TASK DETAILS: Give each line of the rows below as a JSON list of strings, one string per line, and omit blank lines and the pictures.

-- begin DATA PROVIDED --

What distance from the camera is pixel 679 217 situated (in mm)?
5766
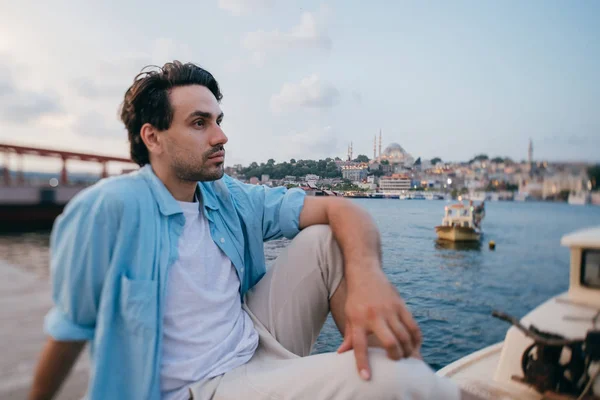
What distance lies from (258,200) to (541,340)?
1.46m

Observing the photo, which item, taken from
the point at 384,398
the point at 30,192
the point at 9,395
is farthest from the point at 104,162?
the point at 384,398

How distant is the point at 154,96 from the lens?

-- end DATA PROVIDED --

THE COMPLETED TASK:
[
  "What distance from the camera is pixel 679 217 situated (in mm)?",
  "5766",
  "What distance lies from (258,200) to (541,340)?",
  "1.46m",
  "Observing the photo, which item, taken from",
  "the point at 384,398",
  "the point at 30,192",
  "the point at 9,395",
  "is farthest from the point at 104,162?",
  "the point at 384,398",
  "How distant is the point at 154,96 from the lens?"
]